:: Travail demandé ::
a) Répondez à ces questions sur l'extrait consacré à l'éco-infirmier :
(i) Quelle question lui a-t-on déjà posée à propos de son titre ?
(ii) Dans quel domaine les professionnels de santé ont-ils notamment un rôle majeur à jouer selon Philippe Perrin ?
(iii) Quelle est la durée de la formation proposée par l'IFSEN ?
b) Recopiez dans l'extrait sur l'éco-infirmier le passage qui va de « Deux passions : la » jusqu'à « jours par mois. ».
c) Prolongez le texte sur l'éco-infirmier Philippe Perrin à partir de l'endroit où il s'arrête.

:: Extrait choisi ::
________________

Nous avons besoin de professionnels diplômés, formés à ces questions et qui, de plus, sachent donner envie de s'intéresser à ces sujets.
Pour l'éco-infirmier, à qui on a déjà demandé s'il était un «infirmier discount» ("éco") rappelle-t-il en plaisantant, «nous manquons cruellement de formation et de connaissance sur le sujet. Les médecins ne sont pas formés sur ces sujets, pas plus que les infirmiers, les sages-femmes ... Nous avons un vrai problème de compétences sur le sujet de la santé environnementale». Les questions sont pourtant aussi nombreuses que nos sujets d'angoisse : Comment s'alimenter sans s'empoisonner ? Comment éviter les cancers ? Comment se préserver et préserver le bébé pendant une grossesse ... «Nous avons besoin de professionnels diplômés, formés à ces questions et qui, de plus, sachent donner envie de s'intéresser à ces sujets», martèle l'éco-infirmier.
Les réponses doivent avoir une résonance dans la vie quotidienne : «Comment se protège-t-on des surchauffes d'été ? Comment peut-on se mettre à l'abri de ces évolutions climatiques ? Des problèmes d'accès à l'eau. Comment aussi protéger nos ressources ? Etc. ». Pour Philippe Perrin, les infirmiers (libéraux et hospitaliers) et de manière général, les professionnels de santé, ont un rôle majeur à jouer sur le plan de la santé environnementale, et notamment dans le domaine de la prévention primaire, c'est à dire dans la diminution des facteurs de risques de maladies. Une manière, pour l'éco-infirmier, d'inviter les professionnels à faire bouger les lignes, d'abord à l'échelle locale, accessible à tous, à nous tous.
Deux passions : la santé et l'environnement
Formé à la santé publique et au métier d'éco-conseiller, Philippe Perrin se définit comme un «éco-infirmier» et propose, depuis plusieurs années, de sensibiliser les soignants à l’identification des risques et à l’adoption de comportements protecteurs. Initialement intégré à l'IFSI de Saint-Egrève près de Grenoble, l'Institut qu'il a fondé (l'Institut de Formation en Santé Environnementale - IFSEN) propose une formation certifiante en présentiel à Paris ou en distanciel, d'une durée de neuf mois, à raison de trois jours par mois.

________________

:: Entrées fournies ::
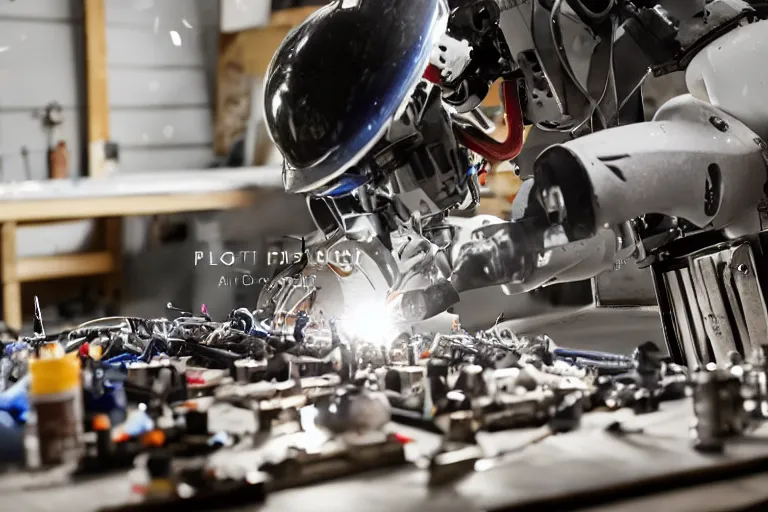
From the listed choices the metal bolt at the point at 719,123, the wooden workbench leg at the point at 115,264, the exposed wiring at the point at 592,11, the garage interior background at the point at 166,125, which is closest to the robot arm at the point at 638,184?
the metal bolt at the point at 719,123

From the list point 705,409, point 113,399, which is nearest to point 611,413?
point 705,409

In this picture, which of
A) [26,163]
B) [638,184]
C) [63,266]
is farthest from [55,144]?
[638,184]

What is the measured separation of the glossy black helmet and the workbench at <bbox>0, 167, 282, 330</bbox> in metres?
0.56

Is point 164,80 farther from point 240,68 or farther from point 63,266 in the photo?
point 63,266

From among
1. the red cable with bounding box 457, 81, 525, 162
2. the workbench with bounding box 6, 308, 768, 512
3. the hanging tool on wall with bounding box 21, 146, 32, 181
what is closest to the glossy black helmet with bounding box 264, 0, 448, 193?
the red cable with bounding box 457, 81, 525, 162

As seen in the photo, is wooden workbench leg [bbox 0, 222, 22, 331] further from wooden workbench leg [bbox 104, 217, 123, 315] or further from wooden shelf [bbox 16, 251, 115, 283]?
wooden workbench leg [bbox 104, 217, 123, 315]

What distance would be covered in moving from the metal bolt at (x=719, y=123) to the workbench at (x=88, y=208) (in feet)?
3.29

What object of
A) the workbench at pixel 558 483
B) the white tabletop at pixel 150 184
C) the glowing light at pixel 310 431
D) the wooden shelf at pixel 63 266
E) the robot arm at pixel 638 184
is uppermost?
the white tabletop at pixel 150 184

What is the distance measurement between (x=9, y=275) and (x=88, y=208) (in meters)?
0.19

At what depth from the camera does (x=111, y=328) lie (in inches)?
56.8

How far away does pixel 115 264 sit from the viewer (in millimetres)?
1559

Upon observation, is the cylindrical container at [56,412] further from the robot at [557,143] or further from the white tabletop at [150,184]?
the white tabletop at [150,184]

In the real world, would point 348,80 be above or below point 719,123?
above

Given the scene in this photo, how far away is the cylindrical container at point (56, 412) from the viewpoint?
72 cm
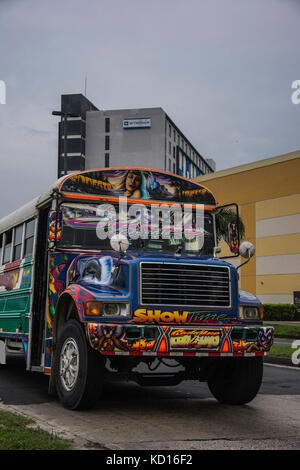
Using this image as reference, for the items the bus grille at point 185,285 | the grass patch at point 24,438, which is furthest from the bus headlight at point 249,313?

________________

:: Réponses ::
a)
(i) On lui a demandé s'il était un « infirmier discount ».
(ii) La prévention primaire, c'est-à-dire la diminution des facteurs de risques de maladies.
(iii) Neuf mois, à raison de trois jours par mois.

b)
Deux passions : la santé et l'environnement
Formé à la santé publique et au métier d'éco-conseiller, Philippe Perrin se définit comme un «éco-infirmier» et propose, depuis plusieurs années, de sensibiliser les soignants à l’identification des risques et à l’adoption de comportements protecteurs. Initialement intégré à l'IFSI de Saint-Egrève près de Grenoble, l'Institut qu'il a fondé (l'Institut de Formation en Santé Environnementale - IFSEN) propose une formation certifiante en présentiel à Paris ou en distanciel, d'une durée de neuf mois, à raison de trois jours par mois.

c)
L'écologie n'est plus, aujourd'hui, un thème anecdotique dans les établissements de santé. Très intéressé par les thématiques sur l'environnement, Philippe Perrin a fait plusieurs stages, notamment en cancéro-pédiatrie, où il a constaté à quel point il était choquant d'imaginer que beaucoup d'enfants n'auraient jamais dû se trouver face à la maladie si leurs parents, leur environnement ou encore l'environnement de la grossesse avait été autre. Peu à peu, l'infirmier souhaite investir le champ de la prévention et de la promotion de la santé. Il réalise donc un mémoire sur le thème «Eco-infirmier, une autre voie».
«J'étais passionné par deux thématiques : celle de la santé et celle de l'environnement. J'ai fait des études de santé pendant lesquelles on ne m'a pas parlé d'environnement et une formation d'environnement pendant laquelle on ne m'a jamais parlé de santé, comme si les deux choses étaient complètement dissociées l'une de l'autre. Alors même que dès le début des années 90, on avait accès à de premières études épidémiologiques qui montraient les influences délétères de la dégradation de la qualité de l'air sur la santé respiratoire des très jeunes enfants».